Welcome to the Crater of Diamonds in Murfreesboro, Arkansas in the US. This is the world’s only diamond mine that is open to public and you can look for diamonds and keep what you find once you pay the small entry fee. The site was originally a crater that has been plowed into fine dirt following the hundreds of thousands of amateur enthusiasts who dig through this 37-acre land every year while they search for the precious stones. Some of the miners make use of a special sieve known as ‘seruca’ for washing and separating the heavier diamonds from the lighter debris while others opt for more crude methods such as getting down on hand and knees while they claw at the dirt and look for jewels among the dirt.
After more than a hundred years since its discovery, the Crater of Diamonds has given thousands of diamonds along with loads of semi-precious gems. It also gave the 40-carat ‘Uncle Sam’ – the largest diamond ever discovered in America. As per Park officials, visitors are able to find more than 600 diamonds every year of all grades and colors. More than 31,000 diamonds have been found in this crater since 1972 when it became a state park.

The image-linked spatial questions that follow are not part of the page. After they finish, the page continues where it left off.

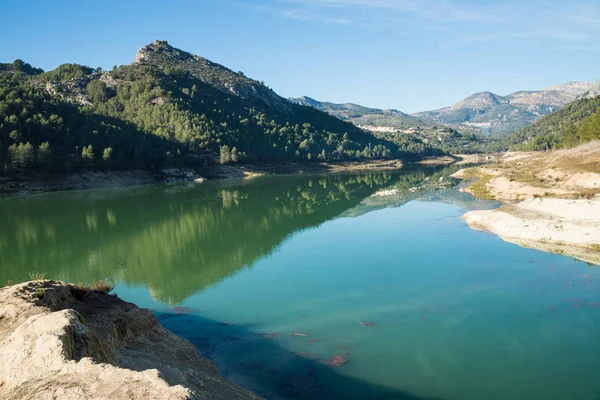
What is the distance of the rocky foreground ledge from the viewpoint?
261 inches

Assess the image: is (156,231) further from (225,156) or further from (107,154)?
(225,156)

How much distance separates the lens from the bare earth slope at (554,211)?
27656 mm

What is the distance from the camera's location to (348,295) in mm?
20141

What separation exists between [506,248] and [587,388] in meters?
17.1

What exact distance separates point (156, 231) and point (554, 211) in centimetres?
3130

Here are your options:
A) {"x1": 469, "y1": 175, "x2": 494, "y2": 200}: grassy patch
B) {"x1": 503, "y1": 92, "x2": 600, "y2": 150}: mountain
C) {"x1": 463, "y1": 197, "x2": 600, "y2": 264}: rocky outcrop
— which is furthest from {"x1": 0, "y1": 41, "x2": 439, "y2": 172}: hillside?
{"x1": 463, "y1": 197, "x2": 600, "y2": 264}: rocky outcrop

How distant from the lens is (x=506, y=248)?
2816 cm

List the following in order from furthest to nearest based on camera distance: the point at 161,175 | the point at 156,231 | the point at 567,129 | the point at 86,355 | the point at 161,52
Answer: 1. the point at 161,52
2. the point at 567,129
3. the point at 161,175
4. the point at 156,231
5. the point at 86,355

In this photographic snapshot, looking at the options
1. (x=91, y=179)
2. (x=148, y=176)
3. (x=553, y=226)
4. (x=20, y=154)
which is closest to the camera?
(x=553, y=226)

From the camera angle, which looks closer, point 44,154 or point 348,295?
point 348,295

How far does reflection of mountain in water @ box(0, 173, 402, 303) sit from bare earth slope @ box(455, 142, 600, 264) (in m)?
15.9

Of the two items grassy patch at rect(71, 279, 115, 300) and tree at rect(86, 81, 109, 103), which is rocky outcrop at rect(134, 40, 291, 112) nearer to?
tree at rect(86, 81, 109, 103)

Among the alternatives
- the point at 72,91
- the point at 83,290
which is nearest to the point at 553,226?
the point at 83,290

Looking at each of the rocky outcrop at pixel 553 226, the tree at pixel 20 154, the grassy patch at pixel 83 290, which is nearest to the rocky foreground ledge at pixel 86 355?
the grassy patch at pixel 83 290
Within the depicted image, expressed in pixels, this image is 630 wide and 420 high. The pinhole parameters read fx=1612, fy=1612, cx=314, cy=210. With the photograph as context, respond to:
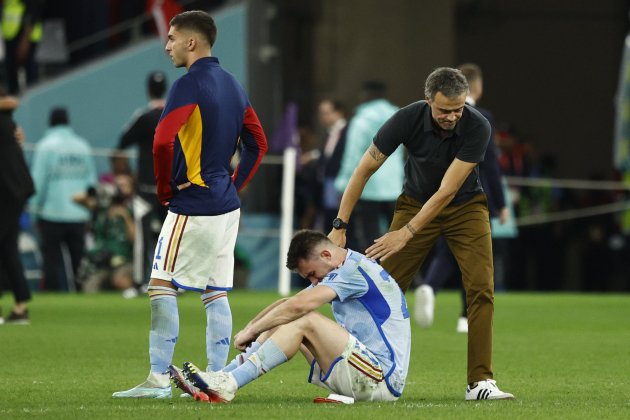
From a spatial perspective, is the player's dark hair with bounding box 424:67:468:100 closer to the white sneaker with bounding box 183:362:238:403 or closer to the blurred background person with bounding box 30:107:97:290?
the white sneaker with bounding box 183:362:238:403

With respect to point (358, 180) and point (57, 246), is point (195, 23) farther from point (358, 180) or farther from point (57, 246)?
point (57, 246)

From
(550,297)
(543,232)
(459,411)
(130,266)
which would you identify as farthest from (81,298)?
(459,411)

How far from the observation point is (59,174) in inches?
773

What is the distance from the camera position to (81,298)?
1831 cm

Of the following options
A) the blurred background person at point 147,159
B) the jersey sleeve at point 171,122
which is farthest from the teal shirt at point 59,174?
the jersey sleeve at point 171,122

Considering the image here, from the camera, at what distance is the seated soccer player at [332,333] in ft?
26.1

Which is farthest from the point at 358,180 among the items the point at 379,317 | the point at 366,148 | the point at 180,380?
the point at 366,148

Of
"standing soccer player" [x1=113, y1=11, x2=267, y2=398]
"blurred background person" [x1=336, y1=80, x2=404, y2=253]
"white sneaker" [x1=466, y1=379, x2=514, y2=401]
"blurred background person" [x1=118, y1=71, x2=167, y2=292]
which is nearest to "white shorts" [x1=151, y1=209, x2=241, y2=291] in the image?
"standing soccer player" [x1=113, y1=11, x2=267, y2=398]

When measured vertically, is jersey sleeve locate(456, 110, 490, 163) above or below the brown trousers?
above

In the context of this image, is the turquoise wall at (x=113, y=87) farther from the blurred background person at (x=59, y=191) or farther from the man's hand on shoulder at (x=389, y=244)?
the man's hand on shoulder at (x=389, y=244)

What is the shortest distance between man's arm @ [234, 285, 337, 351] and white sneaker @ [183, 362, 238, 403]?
0.80 ft

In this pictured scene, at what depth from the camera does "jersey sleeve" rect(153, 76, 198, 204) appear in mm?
8281

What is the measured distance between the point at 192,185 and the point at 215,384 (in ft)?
3.58

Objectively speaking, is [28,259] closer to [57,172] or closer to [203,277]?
[57,172]
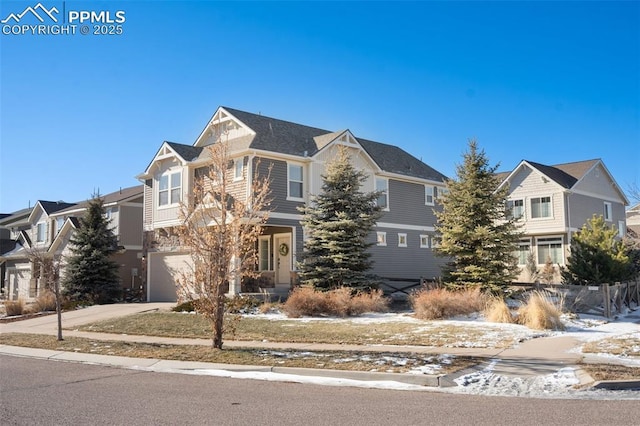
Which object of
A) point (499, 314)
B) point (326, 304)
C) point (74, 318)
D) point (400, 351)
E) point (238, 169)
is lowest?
point (74, 318)

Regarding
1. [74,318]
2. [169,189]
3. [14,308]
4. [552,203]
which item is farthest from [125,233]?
[552,203]

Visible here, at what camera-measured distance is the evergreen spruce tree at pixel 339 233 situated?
23203 millimetres

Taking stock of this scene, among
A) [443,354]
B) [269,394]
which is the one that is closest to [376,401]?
[269,394]

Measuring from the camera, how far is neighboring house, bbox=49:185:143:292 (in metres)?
35.4

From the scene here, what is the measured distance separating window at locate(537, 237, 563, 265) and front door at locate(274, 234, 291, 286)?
69.4 ft

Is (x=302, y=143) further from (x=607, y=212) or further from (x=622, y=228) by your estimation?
(x=622, y=228)

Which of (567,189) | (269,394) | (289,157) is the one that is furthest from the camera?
(567,189)

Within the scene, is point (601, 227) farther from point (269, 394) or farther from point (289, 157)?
point (269, 394)

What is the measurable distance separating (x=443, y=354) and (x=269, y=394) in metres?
4.72

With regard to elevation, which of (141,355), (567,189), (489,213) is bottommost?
(141,355)

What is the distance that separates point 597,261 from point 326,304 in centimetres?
1221

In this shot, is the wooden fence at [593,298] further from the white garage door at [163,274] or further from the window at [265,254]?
the white garage door at [163,274]

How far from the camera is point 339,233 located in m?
23.2

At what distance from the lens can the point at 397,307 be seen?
22.8 metres
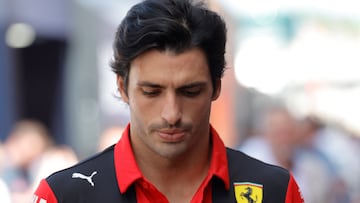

These diamonds were formed some three billion years ago in the Earth’s mantle about 60-100 miles below the earth’s surface where carbon was subjected to very high amounts of pressures and temperatures thus getting crystallized. Almost 100 million years back, a magma’s rising column brought the material closer to the surface where it exploded in a large volcano thus forming an 80-acre crate and covering the surrounding landscape with ejecta. The ejecta had fragments of mantle rocks that got carried up to the surface along with the rising magma. These fragments are called ‘xenoliths’ and contain the diamonds. Over the years, the atmospheric weathering has eroded the ejecta and left behind some really resistant and stable diamonds in the soil. Other precious gems along with diamonds contain agate, amethyst and jasper.
First discovery of diamonds was made back in 1906 by John Huddlestone who stumbled across two bizarre crystals in the soil of his farm and upon assessment by a local jeweler, came to know that they were genuine diamonds. He sold the land to a group of investors for $36,000. Following failure of a number of a commercial mining, the property was opened as a public pay-to-prospect mine in early 1950s and its name was changed to ‘Crater of Diamonds’. The State of Arkansas purchased the property in 1972 and changed the name to ‘Crater of Diamonds State Park’.